Why does rvalue ostream operator<< not use perfect forwarding?

Question

Overloads for streaming objects into std::ostream and friends tend to only be written for lvalue ostreams.

Because it can be convenient to write code like std::ofstream("myFile.txt") << "foo";, the standard library is specified (in [ostream.rvalue]) to also provide the following operator<< overload that "translates" streaming into rvalue streams to streaming into lvalue streams:

template<class Ostream, class T> // (eliding SFINAE for readability)
Ostream&& operator<<(Ostream&& os, const T& val)
{
  os << val;
  return std::move(os);
}

^{See e.g. https://github.com/microsoft/STL/blob/1a418ba4e9c373aee7e9d6ef98efa4c2e2f6b9f4/stl/inc/ostream#L996 for a proper implementation. There is also this discussion and the related LWG issue about preserving most-derived type and/or rvalueness, which have been resolved in C++20 and are not the subject of my question.}

Note that the second argument is taken as const ref. I would like to understand why it was specified that way. As it stands, I could readily write an operator<< overload for a move-only type, which will work fine with lvalue streams but fail with rvalue streams:

struct MoveOnly
{
    MoveOnly() = default;
    MoveOnly(const MoveOnly&) = delete;
    MoveOnly(MoveOnly&&) = default;
};

template <class C, class T>
std::basic_ostream<C, T>& operator<<(std::basic_ostream<C, T>&, MoveOnly x);

int main()
{
    // This works fine:
    std::stringstream s1{};
    s1 << MoveOnly{};
    // This does not compile (no suitable overload found):
    std::stringstream() << MoveOnly{};
}

https://godbolt.org/z/1fexfs6Ex

Why does the standard not employ perfect forwarding here?

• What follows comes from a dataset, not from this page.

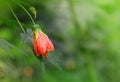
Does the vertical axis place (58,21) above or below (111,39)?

Would there be a problem with something like:

template<class Ostream, class T> // (eliding SFINAE for readability)
Ostream&& operator<<(Ostream&& os, T&& val)
{
  os << std::forward<T>(val);
  return std::move(os);
}

I am writing similar code for my own stream-like class, and am wondering whether there is some disadvantage/problem I'm missing.

(The question of why this always returns the ostream instead of forwarding the inner operator<< result is also on my mind, but the answer to that seems quite clear.)